Turkey to Ramp up Corn Imports

May 22, 2017

© Rka Koka / Adobe Stock
© Rka Koka / Adobe Stock

Turkey's state grain agency TMO is expected to buy up to 320,000 tonnes of animal feed corn in the coming months after the Turkish government approved a large import programme, traders said on Monday.

 
Turkey's state grains board TMO has been granted the right to import 500,000 tonnes of duty-free corn up to Dec. 31, 2017, a cabinet decision in the Turkish official gazette published on May 11 showed.
 
The 500,000 tonnes included about 180,000 tonnes of corn purchased by the TMO in an international tender on Thursday, a TMO source said.
 
"I think that we can expect import demand in coming months for the remaining 320,000 tonnes in this allocation," one European trader said. "I think we could well see some large purchases in tenders in coming months."
 
Low corn stocks in the private sector and strong demand from feed and starch producers encouraged TMO to import corn to meet domestic requirements and stop price increases, the U.S. Department of Agriculture's foreign agricultural service said in a report this month.
 
Turkey has been a major importer of Russian corn in the past.
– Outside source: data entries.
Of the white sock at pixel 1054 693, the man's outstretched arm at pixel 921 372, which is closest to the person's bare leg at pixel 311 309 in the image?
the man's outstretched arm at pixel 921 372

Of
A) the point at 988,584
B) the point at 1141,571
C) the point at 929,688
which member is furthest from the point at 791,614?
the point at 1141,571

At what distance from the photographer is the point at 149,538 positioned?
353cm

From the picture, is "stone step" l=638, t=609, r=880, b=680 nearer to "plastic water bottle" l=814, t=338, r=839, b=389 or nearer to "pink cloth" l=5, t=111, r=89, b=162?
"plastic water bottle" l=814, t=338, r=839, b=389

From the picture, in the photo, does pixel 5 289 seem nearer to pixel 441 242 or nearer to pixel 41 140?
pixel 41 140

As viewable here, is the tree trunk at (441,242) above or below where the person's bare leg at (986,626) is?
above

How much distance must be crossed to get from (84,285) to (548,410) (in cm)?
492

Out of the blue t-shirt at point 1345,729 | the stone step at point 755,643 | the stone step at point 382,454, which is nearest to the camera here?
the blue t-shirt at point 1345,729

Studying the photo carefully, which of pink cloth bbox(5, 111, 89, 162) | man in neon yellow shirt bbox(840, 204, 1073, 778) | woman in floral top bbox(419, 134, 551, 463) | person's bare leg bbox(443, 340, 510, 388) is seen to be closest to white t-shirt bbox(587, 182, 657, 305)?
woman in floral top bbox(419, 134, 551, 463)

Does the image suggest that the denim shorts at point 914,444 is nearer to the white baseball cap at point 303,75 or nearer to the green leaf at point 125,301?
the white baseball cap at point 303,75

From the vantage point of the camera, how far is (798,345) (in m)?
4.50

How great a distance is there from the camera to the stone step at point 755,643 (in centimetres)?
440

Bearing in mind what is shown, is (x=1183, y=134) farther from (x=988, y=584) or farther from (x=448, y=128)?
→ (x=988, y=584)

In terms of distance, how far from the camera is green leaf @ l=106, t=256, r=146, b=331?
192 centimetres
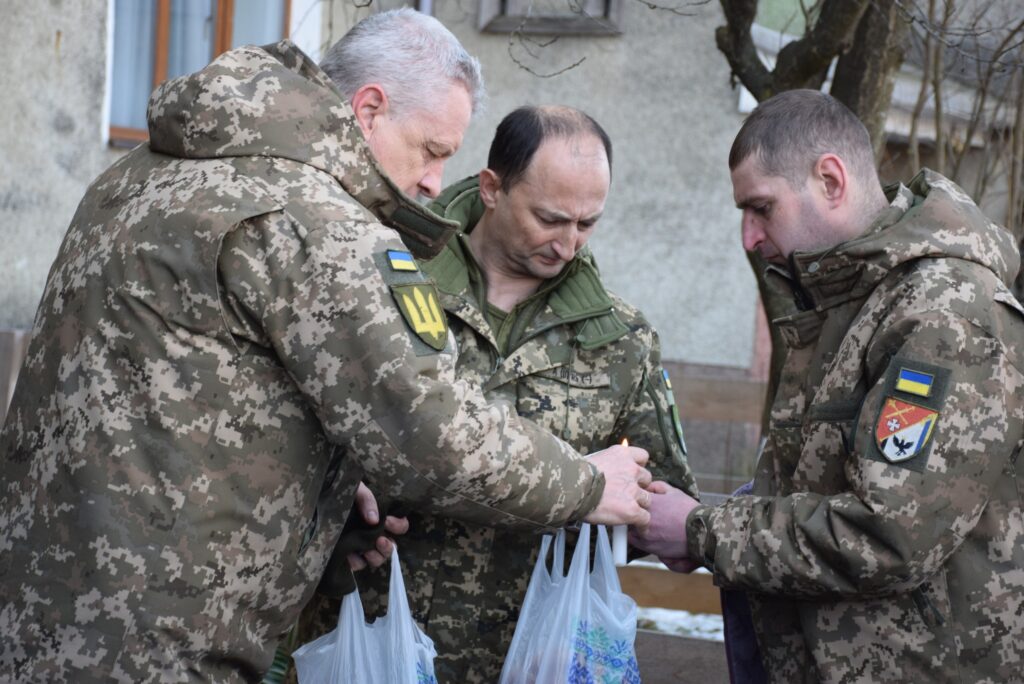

But a sudden end to Russia's duty-free status in March effectively stopped Turkish imports of its wheat, corn and sunflower oil, in a move suspected to be related to a wider trade dispute.
 
Russian wheat and sunflower oil imports resumed from May 8, however, following a meeting between the presidents of the two countries.
 
Russian corn was also now being imported by Turkey but some restrictions were believed to remain, traders said. In its corn tender on Thursday, TMO listed a series of countries from which the corn could be sourced but Russia was not among them.
 
Turkey and Russia signed a memorandum on lifting trade restrictions against each other, Turkish presidential sources said on Monday, after Ankara and Moscow agreed at a meeting this month to settle trade disputes.